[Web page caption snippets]
# # #

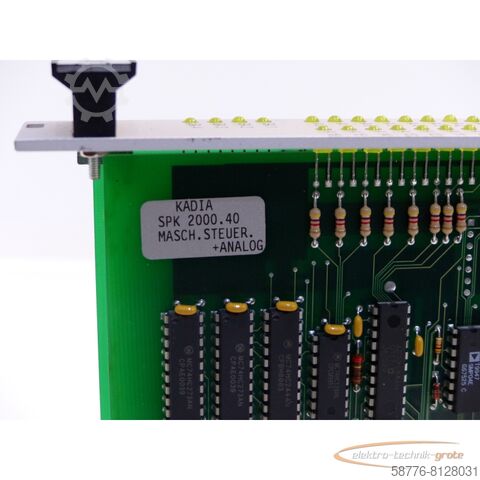 Component  Kadia SPK 2000.40 EAU0100022 uer. + Analog SN 47300ETG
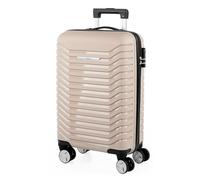 ITACA - Maleta Cabina 55x40x20 Rígida con Ruedas Tipo Trolley Ligera Apta para Avión y Ryanair - Equipaje de Mano para Viajes Cortos Candado de Combinación, Taupe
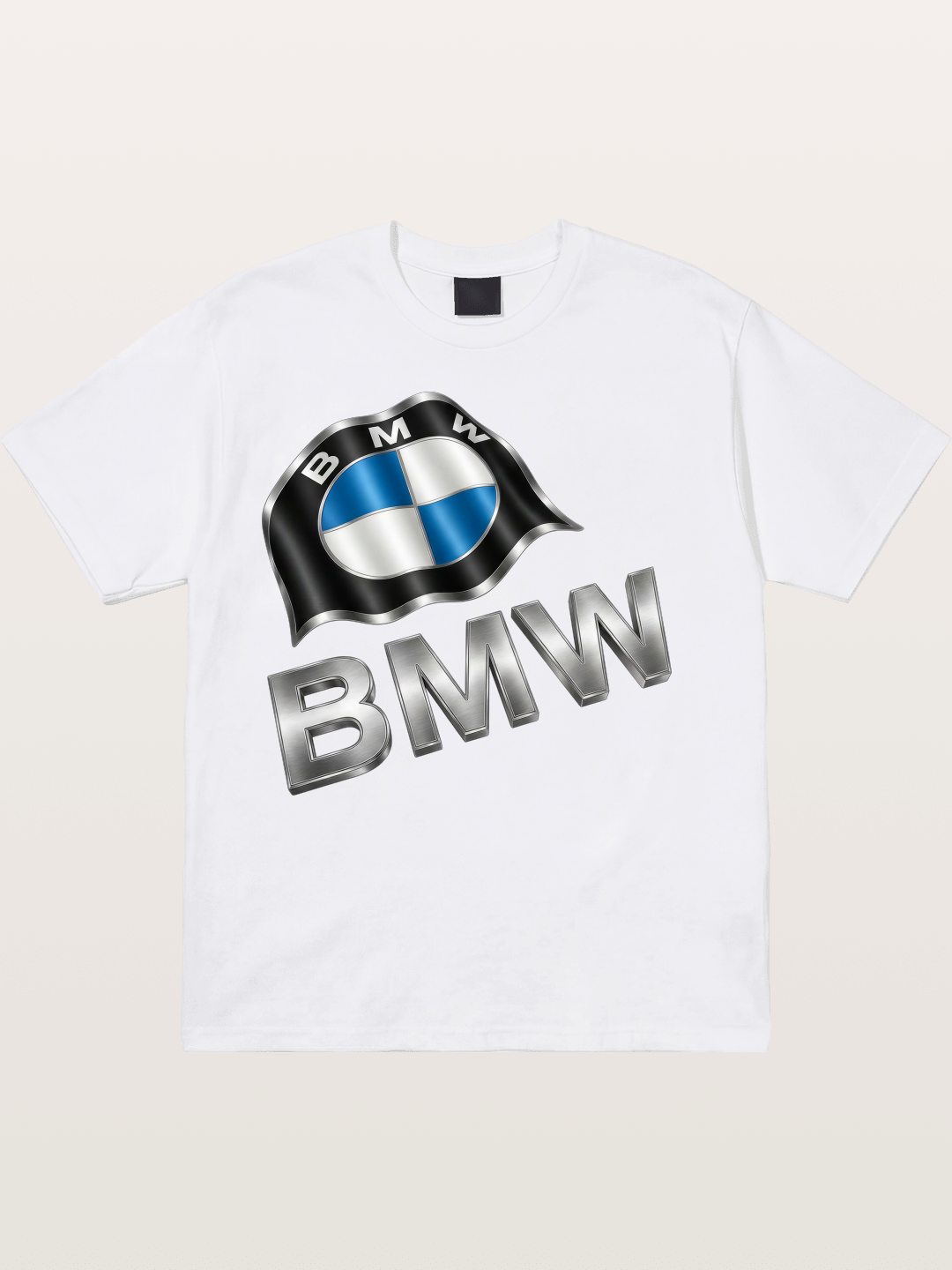 BMW Waving Flag Emblem Cotton T-shirt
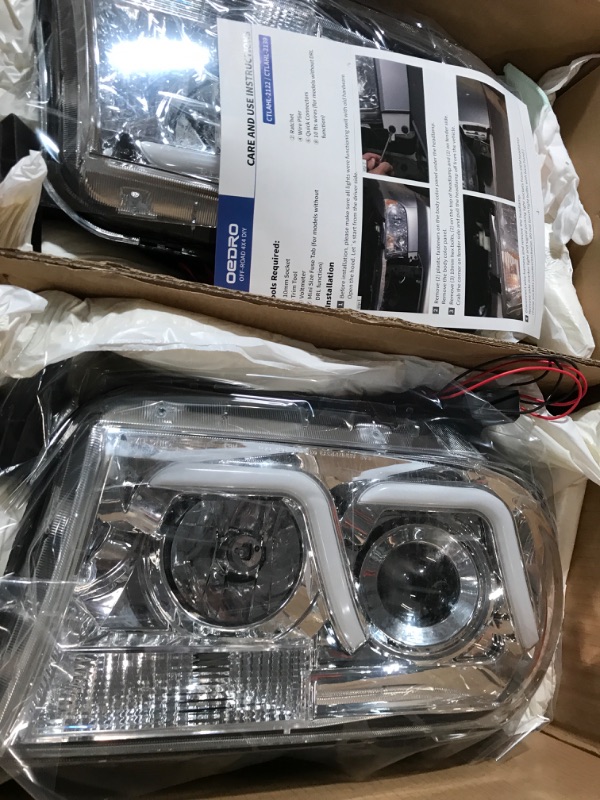 Photo 4 of oEdRo Headlight Assembly Compatible with 2007 2008 2009 2010 2011 2012 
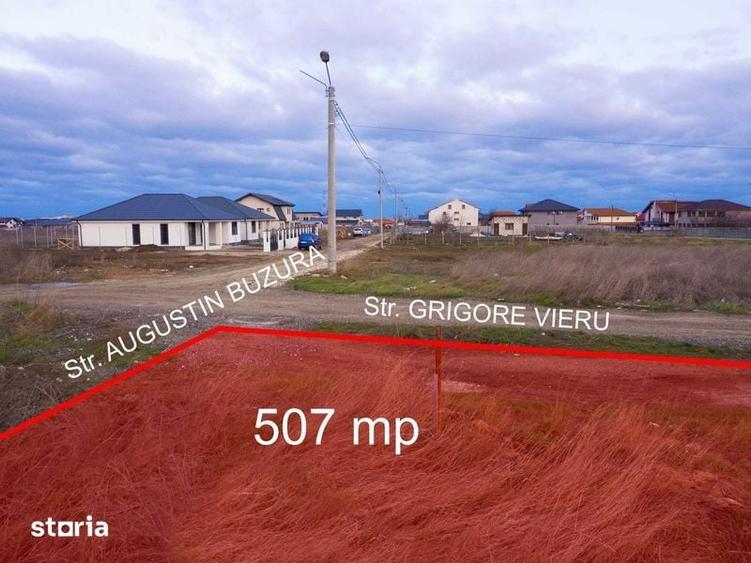 Teren de vanzare la mare in Mangalia, 507m, cartier Dobrogea. - 2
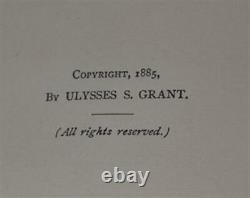 Ulysses S. Grant Personal Memoirs first edition first printing 2 vol set brown
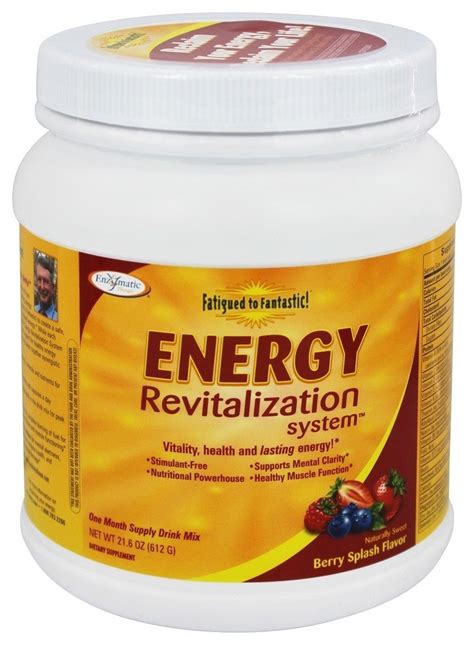 fatigued to fantastic energy revitalization system berry splash 30 day supply by enzymatic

# # #

WHAT IS REQUIRED
Quote each of the records word for word, leaving the pictures out of your answer.

FINAL ANSWER
 Component  Kadia SPK 2000.40 EAU0100022 uer. + Analog SN 47300ETG
 ITACA - Maleta Cabina 55x40x20 Rígida con Ruedas Tipo Trolley Ligera Apta para Avión y Ryanair - Equipaje de Mano para Viajes Cortos Candado de Combinación, Taupe
 BMW Waving Flag Emblem Cotton T-shirt
 Photo 4 of oEdRo Headlight Assembly Compatible with 2007 2008 2009 2010 2011 2012 
 Teren de vanzare la mare in Mangalia, 507m, cartier Dobrogea. - 2
 Ulysses S. Grant Personal Memoirs first edition first printing 2 vol set brown
 fatigued to fantastic energy revitalization system berry splash 30 day supply by enzymatic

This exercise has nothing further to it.